CBS and ABC heaped blame on lenders, rather than borrowers after a stock market slide yesterday was spurred by new home foreclosure numbers. Both networks lamented the problems of borrowers rather than blame them for taking out high-risk loans.
According to CBS “Evening News” about 8 percent of subprime borrowers are three months behind in payments or are facing foreclosure. “World News with Charles Gibson” on ABC reported that there are 900,000 homes in foreclosure right now.
The “Evening News” quoted Iowa Attorney General Tom Miller who called high-risk subprime loans “unfair” and “unwise and unsafe,” during the March 13 program. Reporter Anthony Mason told viewers that Miller is “calling for tougher standards for lenders.”

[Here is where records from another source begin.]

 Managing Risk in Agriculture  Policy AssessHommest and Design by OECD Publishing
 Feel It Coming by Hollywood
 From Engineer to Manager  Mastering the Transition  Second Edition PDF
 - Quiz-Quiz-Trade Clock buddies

Keeping with the CBS tradition of presenting negative economic news as looming disaster, Mason followed up one industry analyst’s forecast of a possible housing-led recession with this statement:
“But at the very least, Josh Rosner [the analyst] says the housing market has 12 to 36 months of difficult times ahead.”
“World News with Charles Gibson” on March 13 also blamed lenders, but took pity on families “fighting to hold on.” Reporter David Muir complained that, “Mortgage companies were lending to people with questionable credit,” before interviewing a couple struggling to make their payments.

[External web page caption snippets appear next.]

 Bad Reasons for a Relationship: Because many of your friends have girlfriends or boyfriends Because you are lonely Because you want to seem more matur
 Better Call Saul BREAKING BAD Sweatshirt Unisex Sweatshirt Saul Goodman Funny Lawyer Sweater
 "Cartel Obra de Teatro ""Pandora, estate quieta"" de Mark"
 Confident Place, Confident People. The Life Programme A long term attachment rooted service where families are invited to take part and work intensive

There was also talk of regulation during “World News”
Neither CBS, nor ABC included any response from a lending organization.
In contrast, the NBC “Nightly News” report by Maria Bartiromo of CNBC was not overly-dramatic and included the concept of personal responsibility.
“Remember, we’ve had a very easy lending environment for several years now. People took out loans who probably couldn’t afford them,” said Bartiromo.
She did explain the worry that housing troubles may “bleed into the broader economy,” but said so far that has not happened. Bartiromo even had some cheerful news to report from a new CNBC poll.
“71 percent of those people surveyed say their standard of living is either meeting or exceeding their own expectations,” said Bartiromo adding, “a full 60 percent of those invested think that the stock market will actually go up this year.